WHAT YOU ARE ASKED TO DO – Every line of the material is to be repeated exactly as it stands.

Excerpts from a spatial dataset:
* * *

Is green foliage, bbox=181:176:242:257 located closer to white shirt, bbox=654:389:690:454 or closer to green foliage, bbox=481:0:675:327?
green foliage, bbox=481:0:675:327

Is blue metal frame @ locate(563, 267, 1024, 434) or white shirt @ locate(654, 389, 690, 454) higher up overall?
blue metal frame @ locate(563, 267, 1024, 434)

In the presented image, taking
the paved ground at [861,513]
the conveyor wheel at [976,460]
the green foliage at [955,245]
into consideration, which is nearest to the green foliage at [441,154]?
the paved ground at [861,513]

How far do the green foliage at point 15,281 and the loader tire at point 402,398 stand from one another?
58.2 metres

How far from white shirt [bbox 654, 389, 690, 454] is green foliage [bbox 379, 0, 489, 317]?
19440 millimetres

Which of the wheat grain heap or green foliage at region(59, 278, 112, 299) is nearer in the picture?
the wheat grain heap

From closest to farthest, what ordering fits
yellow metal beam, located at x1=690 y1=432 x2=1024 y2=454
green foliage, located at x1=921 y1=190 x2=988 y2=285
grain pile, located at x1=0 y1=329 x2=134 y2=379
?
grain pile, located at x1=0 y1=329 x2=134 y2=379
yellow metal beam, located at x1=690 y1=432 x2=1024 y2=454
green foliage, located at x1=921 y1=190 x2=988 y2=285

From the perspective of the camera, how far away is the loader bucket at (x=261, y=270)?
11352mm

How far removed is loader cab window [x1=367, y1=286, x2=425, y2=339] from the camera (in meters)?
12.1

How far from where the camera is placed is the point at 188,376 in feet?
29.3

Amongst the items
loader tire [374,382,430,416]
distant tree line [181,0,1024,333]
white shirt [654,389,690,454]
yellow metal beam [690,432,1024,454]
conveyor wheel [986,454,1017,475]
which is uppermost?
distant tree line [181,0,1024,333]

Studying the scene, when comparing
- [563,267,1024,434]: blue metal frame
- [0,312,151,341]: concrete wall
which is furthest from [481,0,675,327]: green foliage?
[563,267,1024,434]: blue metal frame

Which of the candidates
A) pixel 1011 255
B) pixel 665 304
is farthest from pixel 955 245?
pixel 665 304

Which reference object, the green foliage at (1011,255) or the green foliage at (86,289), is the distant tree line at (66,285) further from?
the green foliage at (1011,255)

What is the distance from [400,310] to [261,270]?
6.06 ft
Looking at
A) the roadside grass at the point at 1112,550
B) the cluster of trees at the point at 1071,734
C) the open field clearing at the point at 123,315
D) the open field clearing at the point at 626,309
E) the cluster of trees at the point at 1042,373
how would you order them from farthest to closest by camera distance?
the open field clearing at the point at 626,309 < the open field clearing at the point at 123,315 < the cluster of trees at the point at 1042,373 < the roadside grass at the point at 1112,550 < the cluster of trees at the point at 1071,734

* * *

WRITTEN SOLUTION –
Is green foliage, bbox=181:176:242:257 located closer to white shirt, bbox=654:389:690:454 or closer to green foliage, bbox=481:0:675:327?
green foliage, bbox=481:0:675:327

Is blue metal frame @ locate(563, 267, 1024, 434) or white shirt @ locate(654, 389, 690, 454) higher up overall?
blue metal frame @ locate(563, 267, 1024, 434)

In the presented image, taking
the paved ground at [861,513]
the conveyor wheel at [976,460]
the green foliage at [955,245]
into consideration, which is nearest to the green foliage at [441,154]?
the paved ground at [861,513]

How far do the green foliage at point 15,281 and the loader tire at point 402,398 stand from one another?
58.2 metres

How far from white shirt [bbox 654, 389, 690, 454] is green foliage [bbox 379, 0, 489, 317]?
19440 millimetres

Which of the wheat grain heap or green foliage at region(59, 278, 112, 299) is nearer in the picture?
the wheat grain heap

From closest to farthest, what ordering fits
yellow metal beam, located at x1=690 y1=432 x2=1024 y2=454
green foliage, located at x1=921 y1=190 x2=988 y2=285
grain pile, located at x1=0 y1=329 x2=134 y2=379
?
grain pile, located at x1=0 y1=329 x2=134 y2=379
yellow metal beam, located at x1=690 y1=432 x2=1024 y2=454
green foliage, located at x1=921 y1=190 x2=988 y2=285

From the perspective of the camera, how far away is the loader bucket at (x=261, y=270)?
11352mm

How far removed is loader cab window [x1=367, y1=286, x2=425, y2=339] from the camera (in meters)?
12.1

How far from where the camera is placed is the point at 188,376 in feet?
29.3

Amongst the items
loader tire [374,382,430,416]
distant tree line [181,0,1024,333]
white shirt [654,389,690,454]
yellow metal beam [690,432,1024,454]
conveyor wheel [986,454,1017,475]
which is uppermost?
distant tree line [181,0,1024,333]

Studying the scene, when comparing
- [563,267,1024,434]: blue metal frame
- [0,312,151,341]: concrete wall
which is furthest from [481,0,675,327]: green foliage?
[563,267,1024,434]: blue metal frame

Which of the candidates
A) pixel 1011 255
B) pixel 665 304
is farthest from pixel 955 245?
pixel 665 304

Which reference object, the green foliage at (1011,255) or the green foliage at (86,289), is the distant tree line at (66,285) further from?
the green foliage at (1011,255)

What is the distance from [400,310] to [261,270]?
6.06 ft
Looking at
A) the roadside grass at the point at 1112,550
B) the cluster of trees at the point at 1071,734
C) the open field clearing at the point at 123,315
D) the open field clearing at the point at 626,309
E) the cluster of trees at the point at 1042,373
how would you order them from farthest to closest by camera distance?
the open field clearing at the point at 626,309 < the open field clearing at the point at 123,315 < the cluster of trees at the point at 1042,373 < the roadside grass at the point at 1112,550 < the cluster of trees at the point at 1071,734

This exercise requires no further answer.